It seems that Novartis’ already multi-billion-dollar selling blood-pressure drug Diovan is also effective in cutting the amount of C-reactive protein - an inflammation marker which is deemed a risk factor for heart attack and stroke - in the body.

According to results of the large-scale Val-MARC (Valsartan-Managing blood pressure Aggressively and evaluating Reductions in hsCRP) trial, published online in the journal Hypertension, Diovan (valsartan) reduced the level of high-sensitivity hsCRP independently of its blood pressure lowering action. This provides a significant benefit to patients, as the higher the levels of hsCRP in the body, the higher the risk of a cardiovascular event occurring.

“Increased hsCRP levels are commonly found in those patients at increased risk for cardiovascular events,” explained lead study investigator Dr Paul Ridker, Eugene Braunwald Professor of Medicine at the Harvard Medical School and Brigham and Women's Hospital. “Until now, statins were among only a few medicines known to lower hsCRP. This study showed that treating high blood pressure with valsartan can also reduce levels of this important inflammatory marker.”

Val-MARC - a prospective, randomized, blinded-endpoint, open-label, community-based study - was conducted at 384 sites in the US and was designed to assess the effect of Diovan versus Co-Diovan on hsCRP levels in 1,668 patients with moderate-to-severe hypertension.

The results revealed a median change in hsCRP of -0.12mg/L after six weeks in patients taking Diovan alone versus +0.05mg/L in the Co-Diovan arm, representing a difference of 13.3% (p<0.001).
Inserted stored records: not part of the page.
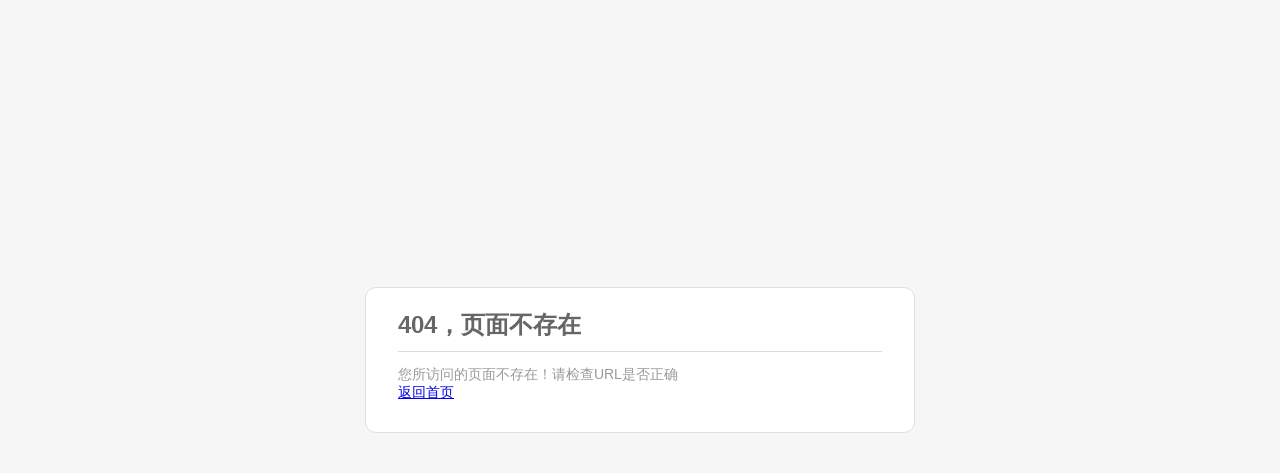

--- FILE ---
content_type: text/html; charset=utf-8
request_url: http://www.reletek.cn/new/6.html
body_size: 998
content:




<!DOCTYPE html PUBLIC "-//W3C//DTD XHTML 1.0 Transitional//EN" "http://www.w3.org/TR/xhtml1/DTD/xhtml1-transitional.dtd">
<html>
<head>
    <meta http-equiv="X-UA-Compatible" content="IE=edge" />
    <meta http-equiv="Content-Type" content="text/html; charset=utf-8" />
    <title>您所访问的页面不存在</title>
    <style type="text/css">
        html { background: #F6F6F6; }

        html, body { width: 100%; height: 100%; margin: 0; overflow: hidden; }

        #box { background: #fff; color: #333; font-family: "MicrosoftYaHei", "微软雅黑", Verdana, Arial; width: 550px; padding: 1em 2em; -moz-border-radius: 11px; -khtml-border-radius: 11px; -webkit-border-radius: 11px; border-radius: 11px; border: 1px solid #dfdfdf; }

        h1 { border-bottom: 1px solid #dadada; clear: both; color: #666; margin: 5px 0 5px 0; padding: 0; padding-bottom: 10px; font-size: 24px; }
    </style>

</head>
<body>
    <table width="100%" height="100%">
        <tr>
            <td>
                <table id="box" border="0" cellspacing="0" cellpadding="0" align="center">
                    <tr>
                        <td>
                            <h1>404，页面不存在
                            </h1>
                            <p style="font-size: 14px; color: #999;">
                                您所访问的页面不存在！请检查URL是否正确<br />
                                <a href="/" target="_blank">返回首页</a>
                            </p>
                        </td>
                    </tr>
                </table>
            </td>
        </tr>
    </table>
</body>
</html>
Furthermore, as no relationship was observed between the change in hsCRP levels and blood pressure reductions, the researchers concluded that the agent’s hsCRP-lowering effect is separate from its blood pressure lowering capabilities.

This latest evaluation is part of a giant clinical trials program for Diovan that Novartis is conducting under a strategy to widen the drug’s market opportunity as well as extend its patent armour, which is set to crumble in March 2012. With sales of $3.7 billion in 2005, Diovan is a key drug in the company’s portfolio.